**PROBLEM STATEMENT**: Please retype every entry below, keeping it exactly the same.

··········

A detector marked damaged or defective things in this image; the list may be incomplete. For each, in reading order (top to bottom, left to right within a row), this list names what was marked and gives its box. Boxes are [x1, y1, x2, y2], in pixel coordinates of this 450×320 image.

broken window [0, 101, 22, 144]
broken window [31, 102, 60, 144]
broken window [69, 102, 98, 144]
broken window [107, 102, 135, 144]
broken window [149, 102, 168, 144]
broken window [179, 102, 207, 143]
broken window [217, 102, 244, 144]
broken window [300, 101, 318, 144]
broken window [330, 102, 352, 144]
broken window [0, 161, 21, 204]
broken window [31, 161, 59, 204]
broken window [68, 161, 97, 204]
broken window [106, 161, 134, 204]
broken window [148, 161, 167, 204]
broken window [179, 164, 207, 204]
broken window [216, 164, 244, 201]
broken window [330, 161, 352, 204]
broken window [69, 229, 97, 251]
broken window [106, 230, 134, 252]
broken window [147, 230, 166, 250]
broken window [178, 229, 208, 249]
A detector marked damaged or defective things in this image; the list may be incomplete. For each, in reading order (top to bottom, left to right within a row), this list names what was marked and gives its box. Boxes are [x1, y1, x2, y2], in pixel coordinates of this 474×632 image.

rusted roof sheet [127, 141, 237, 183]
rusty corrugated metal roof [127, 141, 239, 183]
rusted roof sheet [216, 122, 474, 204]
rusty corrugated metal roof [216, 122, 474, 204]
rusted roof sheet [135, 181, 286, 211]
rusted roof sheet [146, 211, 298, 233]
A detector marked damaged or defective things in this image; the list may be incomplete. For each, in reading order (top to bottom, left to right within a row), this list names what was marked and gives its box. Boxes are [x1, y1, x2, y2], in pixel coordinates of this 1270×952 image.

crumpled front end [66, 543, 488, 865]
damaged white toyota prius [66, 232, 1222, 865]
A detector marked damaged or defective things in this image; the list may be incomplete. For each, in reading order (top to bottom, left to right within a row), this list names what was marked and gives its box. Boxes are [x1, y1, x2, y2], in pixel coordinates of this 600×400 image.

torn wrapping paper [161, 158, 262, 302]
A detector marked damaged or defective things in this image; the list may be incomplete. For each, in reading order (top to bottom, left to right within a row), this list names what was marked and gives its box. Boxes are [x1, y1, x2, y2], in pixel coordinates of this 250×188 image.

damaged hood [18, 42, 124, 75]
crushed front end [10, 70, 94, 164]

··········

**ANSWER BOX**:
A detector marked damaged or defective things in this image; the list may be incomplete. For each, in reading order (top to bottom, left to right within a row), this list names what was marked and gives its box. Boxes are [x1, y1, x2, y2], in pixel coordinates of this 450×320 image.

broken window [0, 101, 22, 144]
broken window [31, 102, 60, 144]
broken window [69, 102, 98, 144]
broken window [107, 102, 135, 144]
broken window [149, 102, 168, 144]
broken window [179, 102, 207, 143]
broken window [217, 102, 244, 144]
broken window [300, 101, 318, 144]
broken window [330, 102, 352, 144]
broken window [0, 161, 21, 204]
broken window [31, 161, 59, 204]
broken window [68, 161, 97, 204]
broken window [106, 161, 134, 204]
broken window [148, 161, 167, 204]
broken window [179, 164, 207, 204]
broken window [216, 164, 244, 201]
broken window [330, 161, 352, 204]
broken window [69, 229, 97, 251]
broken window [106, 230, 134, 252]
broken window [147, 230, 166, 250]
broken window [178, 229, 208, 249]
A detector marked damaged or defective things in this image; the list may be incomplete. For each, in reading order (top to bottom, left to right within a row), this list names what was marked and gives its box. Boxes are [x1, y1, x2, y2], in pixel coordinates of this 474×632 image.

rusted roof sheet [127, 141, 237, 183]
rusty corrugated metal roof [127, 141, 239, 183]
rusted roof sheet [216, 122, 474, 204]
rusty corrugated metal roof [216, 122, 474, 204]
rusted roof sheet [135, 181, 286, 211]
rusted roof sheet [146, 211, 298, 233]
A detector marked damaged or defective things in this image; the list may be incomplete. For each, in reading order (top to bottom, left to right within a row), this list names what was marked and gives its box. Boxes are [x1, y1, x2, y2], in pixel coordinates of this 1270×952 image.

crumpled front end [66, 543, 488, 865]
damaged white toyota prius [66, 232, 1222, 865]
A detector marked damaged or defective things in this image; the list may be incomplete. For each, in reading order (top to bottom, left to right within a row), this list names what was marked and gives its box. Boxes are [x1, y1, x2, y2], in pixel coordinates of this 600×400 image.

torn wrapping paper [161, 158, 262, 302]
A detector marked damaged or defective things in this image; the list may be incomplete. For each, in reading order (top to bottom, left to right within a row), this list names what was marked and gives its box. Boxes are [x1, y1, x2, y2], in pixel coordinates of this 250×188 image.

damaged hood [18, 42, 124, 75]
crushed front end [10, 70, 94, 164]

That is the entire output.